今月は終活の特集です。
人生のこれまでと今、これからを考え今後の生き方への思いを明確にする終活は、長寿化や核家族化が進んだ今、特に注目されています。終活について知り、自分のために、そして大切な人のために取り組んでみませんか。
■過去を振り返り、今を見つめ この先の人生を考える終活
終活やエンディングノートの書き方などの講座を開催する稲さん。終活についての考え方や進め方、やっておきたいことなど、詳しく話を聞きました。
終活カウンセラー協会
認定終活講師
稲 惠美子さん(池子)
▽今の自分に向き合い、“生き支度”を考える終活
もしものときにどうしてほしいか、家族など残された人を困らせないためにはどうすればよいか、そして、これから自分はどう生きていきたいか。人生100年時代と言われる今、長い人生の中で一度立ち止まって自分と向き合い、自分の思いや希望を整理することが終活です。
医療や介護、葬儀にお墓、財産など、考えておきたいことは多岐にわたります。それを記録に残しておけば、自分の意思が伝えられなくなったとき、残された人はさまざまな判断がしやすくなり、本人の希望を尊重できることが心のよりどころにもなります。
また、これからやりたいことを考えるために、健康と財産の現状を把握しましょう。介護リスクを回避し健康寿命を延ばすことも終活です。終活は“死に支度”ではなく、最後まで自分らしくあるための“生き支度”ともいえます。
◆ちょっと早いかな?元気なときがスタートライン
死は必ず訪れるものですが、それがいつかは分かりません。だからこそ終活は、元気で判断能力があるうちに始めることが重要です。とはいえ、いざ始めようとしても何をしてよいか分からない人がほとんどです。
そこで、まずはエンディングノートを活用することがお勧め。終活でやっておきたいことが項目別に記入できる作りになっています。書くことで自分の現状を整理・把握しやすいので、「終活への不安を取り除くツール」ともいえるでしょう。
また、自分の過去を振り返る項目から、これから自分がやりたいことが見えてくることも。エンディングノートの記入がきっかけで自分の夢がはっきりし、「女優になる」「世界遺産を旅する」などの夢を実現させた人もいます。最近は、親に勧めるためにエンディングノートの書き方講座に参加して終活の大切さに気付き、ノートに記入を始めた40~50代の人も少なくありません。
市では、オリジナルの「ずしエンディングノート」を配布しているので、ぜひ活用してください。
*エンディングノートは、次ページで詳しく紹介しています。
◆100人いれば100通りの終活。人とは比べないで
人は、それぞれ歩んできた道のりは違うもので、誰でも私小説が書けるほどの人生があります。だから、100人いれば100通りの終活があって当たり前。決して他の人と比べず、自分のペースで進めることが、終活をより良いものにするためのコツです。
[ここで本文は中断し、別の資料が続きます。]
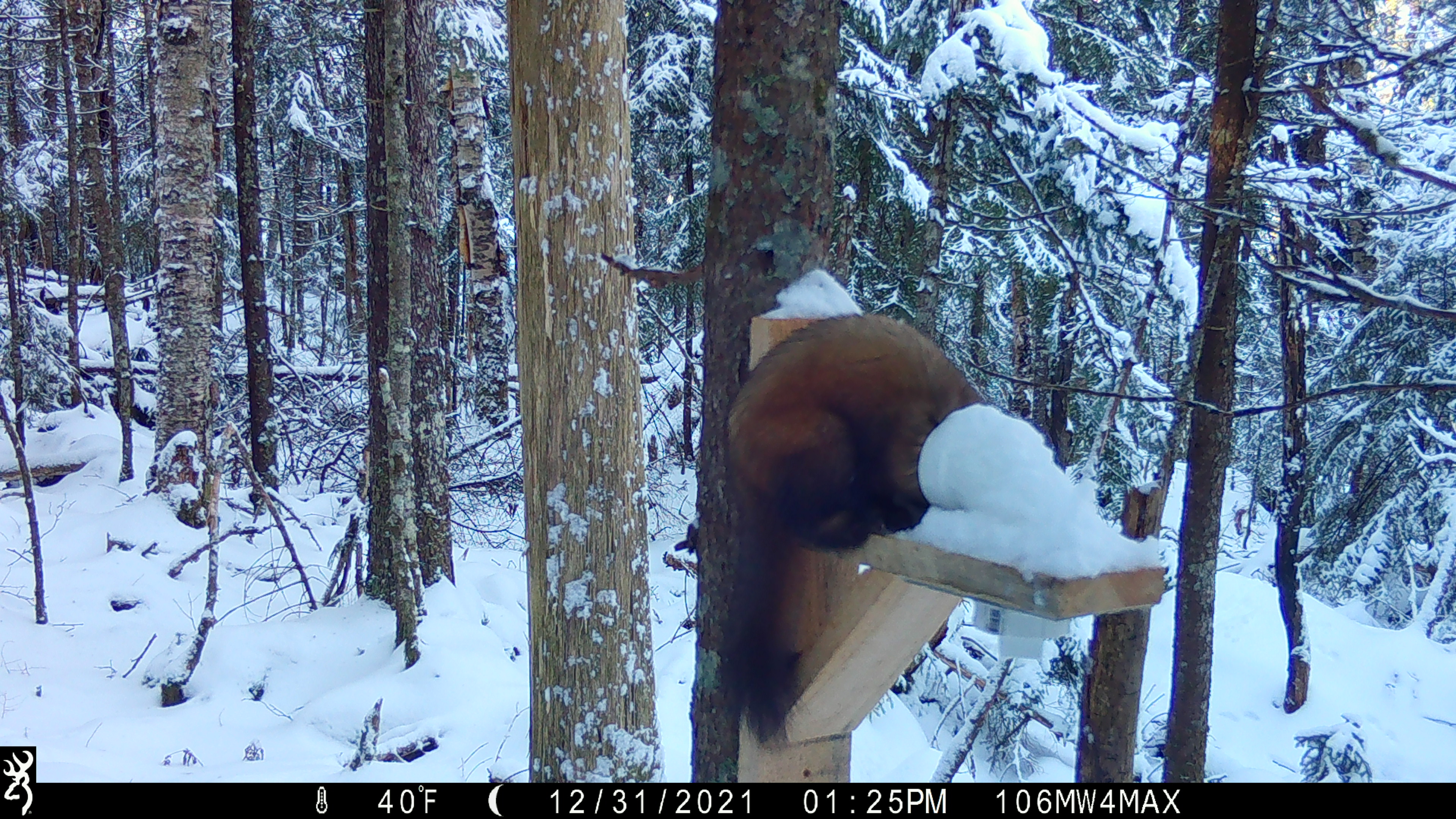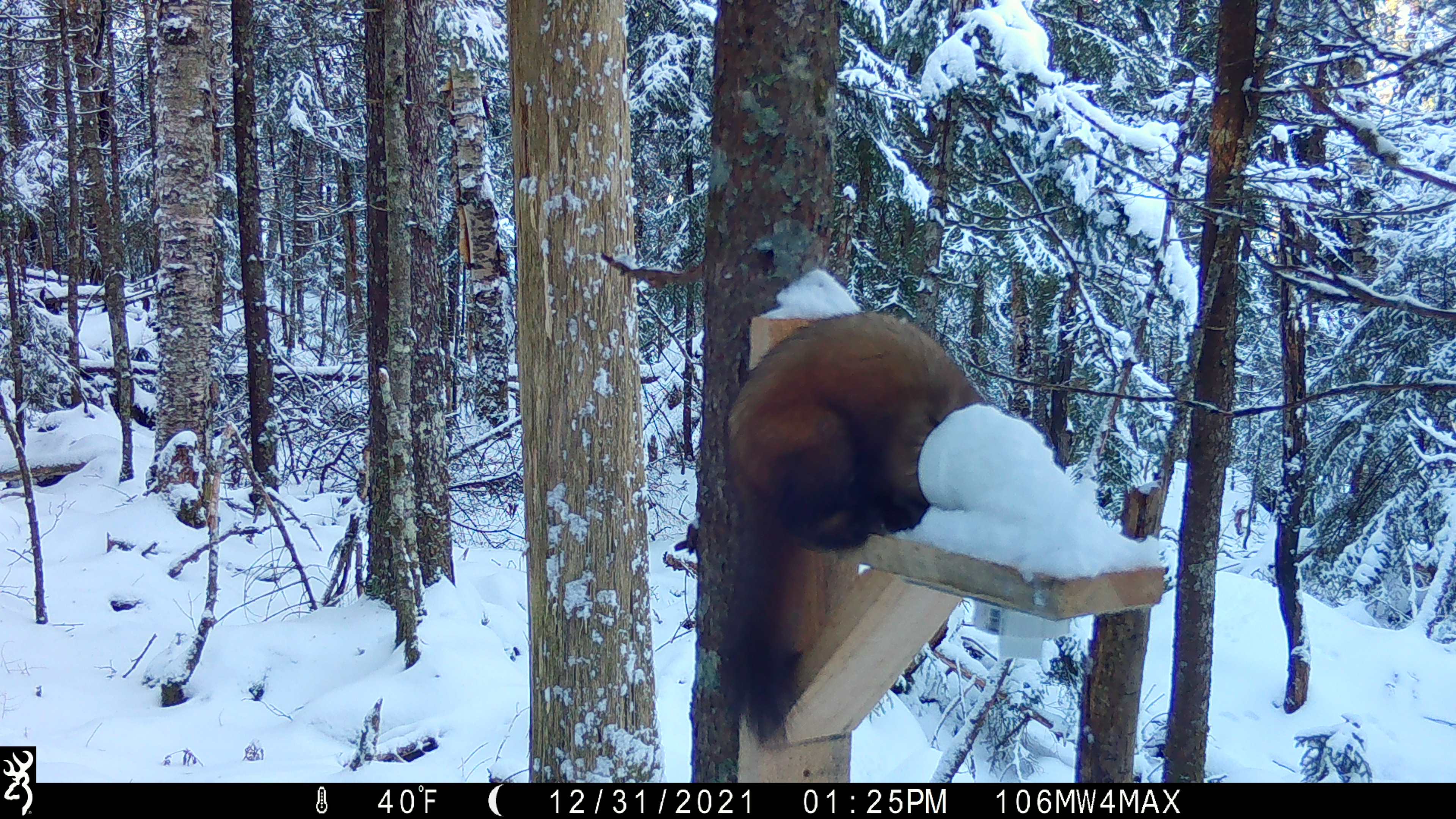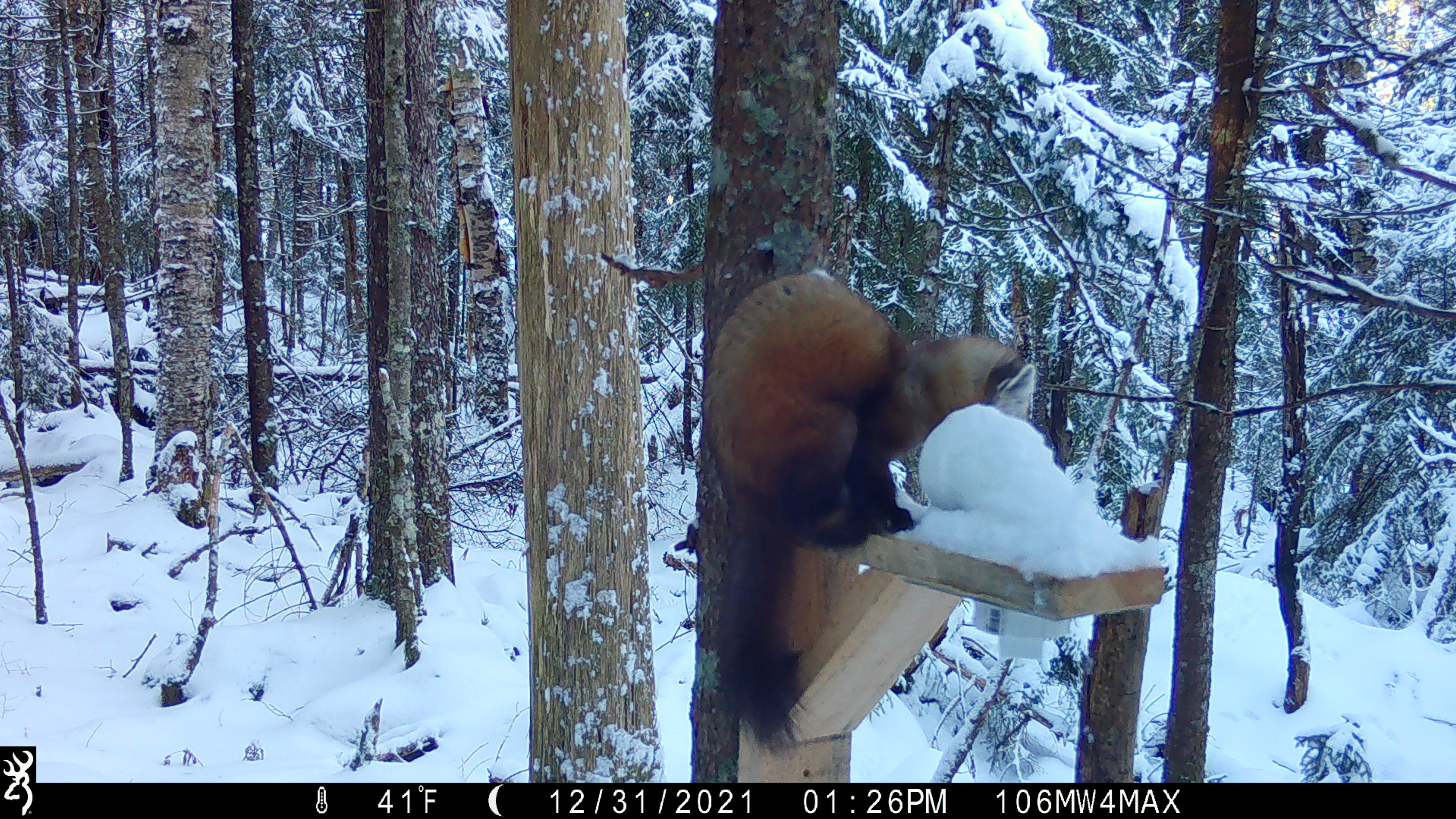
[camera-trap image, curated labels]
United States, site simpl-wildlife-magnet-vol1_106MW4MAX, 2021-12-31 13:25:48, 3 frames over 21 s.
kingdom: Animalia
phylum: Chordata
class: Mammalia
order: Carnivora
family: Mustelidae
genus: Martes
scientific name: Martes americana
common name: american marten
American marten (Martes americana).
好きなことを楽しく続けるのが健康長寿の秘けつとも言われています。終活で自分の思いや希望、夢を見つめ直し、これからの人生を自分らしく生きていきましょう。
◆終活でやっておきたい7つのこと
1 介護や延命治療の選択
介護が必要になったとき、在宅や施設で過ごしたいなどの希望を。延命治療や緩和ケアの意思表示は必ず。
2 住まいの終活
相続や売却など、自宅を空き家にしないための対策が必要。家財や物の整理も、体力・気力のあるうちに。
3 判断能力がなくなる前の契約
本人に代わって各種事務手続きを行う任意後見契約や、死後事務委任契約など。認知症になると契約できません。
4 葬儀・お墓の希望
最近は葬儀の種類も増え、お墓を継承する・しないなど、新しい供養の選択もあります。
5 財産リスト
不動産、預貯金や生命保険、有価証券などの資産を明確に。その上で、自分が使うお金と、残すお金の整理を。
6 遺言書を書く
相続トラブル防止には、法的効力のある遺言書を残すこと。自筆証書遺言は法務局による保管制度もあります。
7 デジタル終活
パソコンやスマホ、ネットサービスなどの、IDやパスワードといった各種ログイン方法は必ず記録を残して。